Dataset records
------------------------------------------------

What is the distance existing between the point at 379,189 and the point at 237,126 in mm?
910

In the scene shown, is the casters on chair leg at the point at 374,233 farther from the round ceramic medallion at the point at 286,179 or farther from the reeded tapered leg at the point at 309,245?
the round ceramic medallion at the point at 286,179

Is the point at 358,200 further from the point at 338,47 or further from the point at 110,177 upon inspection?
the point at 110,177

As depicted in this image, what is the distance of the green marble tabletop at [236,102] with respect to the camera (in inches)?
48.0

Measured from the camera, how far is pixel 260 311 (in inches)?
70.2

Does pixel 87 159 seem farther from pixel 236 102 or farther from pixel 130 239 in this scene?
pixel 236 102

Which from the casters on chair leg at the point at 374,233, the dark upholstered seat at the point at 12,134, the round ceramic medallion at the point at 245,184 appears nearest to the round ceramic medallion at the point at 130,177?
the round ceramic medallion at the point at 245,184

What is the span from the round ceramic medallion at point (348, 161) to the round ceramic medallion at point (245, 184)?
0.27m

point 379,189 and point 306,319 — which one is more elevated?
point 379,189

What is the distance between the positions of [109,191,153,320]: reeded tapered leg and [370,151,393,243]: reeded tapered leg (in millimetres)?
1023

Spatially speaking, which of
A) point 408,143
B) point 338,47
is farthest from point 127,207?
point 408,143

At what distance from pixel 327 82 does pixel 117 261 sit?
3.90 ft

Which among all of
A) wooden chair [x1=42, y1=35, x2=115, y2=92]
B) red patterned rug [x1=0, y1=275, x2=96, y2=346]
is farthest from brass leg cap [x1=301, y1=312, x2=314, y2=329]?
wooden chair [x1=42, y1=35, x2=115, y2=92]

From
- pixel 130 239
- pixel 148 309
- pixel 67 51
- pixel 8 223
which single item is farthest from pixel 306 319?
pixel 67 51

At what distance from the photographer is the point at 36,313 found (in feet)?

------------------------------------------------

Reproduce verbatim every line of the listing from the one containing "What is the span" through the final line of the listing, with both ends included.

## Result
What is the span from the round ceramic medallion at point (348, 161) to the round ceramic medallion at point (245, 184)?
0.27m

point 379,189 and point 306,319 — which one is more elevated?
point 379,189

What is the distance between the positions of [109,191,153,320]: reeded tapered leg and [370,151,393,243]: reeded tapered leg (in millimetres)?
1023

Spatially speaking, which of
A) point 408,143
B) point 338,47
is farthest from point 127,207?
point 408,143

At what distance from pixel 327 82 does pixel 117 261 sit?
3.90 ft

Which among all of
A) wooden chair [x1=42, y1=35, x2=115, y2=92]
B) red patterned rug [x1=0, y1=275, x2=96, y2=346]
is farthest from brass leg cap [x1=301, y1=312, x2=314, y2=329]?
wooden chair [x1=42, y1=35, x2=115, y2=92]

From
- pixel 130 239
- pixel 148 309
- pixel 67 51
- pixel 8 223
which single item is farthest from pixel 306 319?
pixel 67 51

At what distance from the photographer is the point at 36,313 found (in feet)?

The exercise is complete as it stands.